- [Text excerpt]:
MPU401 and game-port resources are not reported by PnP unless the port replicator or docking station is attached.

FIXME: A SB device should be a secondary DSP since it is an independent subsystem apart from sharing the IRQ. This would help in case the CS4231 component mysteriously fails.

Other things you probably want in /etc/modules:

snd-opl3-synth	# For OPL3 MIDI support
snd-seq-oss	# For OSS compatibility /dev/sequencer* support
snd-mixer-oss	# For OSS compatibility /dev/mixer support
snd-pcm-oss	# For OSS compatibility /dev/audio and /dev/dsp support

Note that ALSA is not 100% OSS compatible at the kernel level, so some applications may still give trouble. (Also, software mixing with the OSS compatibility devices is not possible, though it is too slow on this machine that it doesn't even matter.) The alsa-oss package also provides 'aoss' program loader for OSS applications, that redirects OSS device driver manipulation to ALSA libraries, where almost everything can be emulated.

- [Task description]: According to the sound configuration notes, which module provides OSS compatibility support for /dev/mixer?

- [Collected material]:
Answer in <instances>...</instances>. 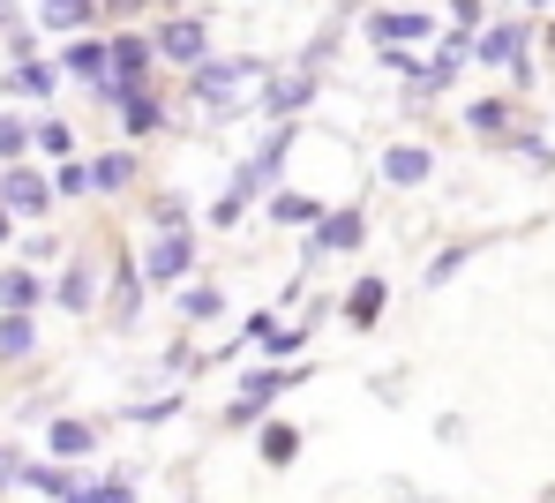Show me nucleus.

- [Solution to this task]: snd-mixer-oss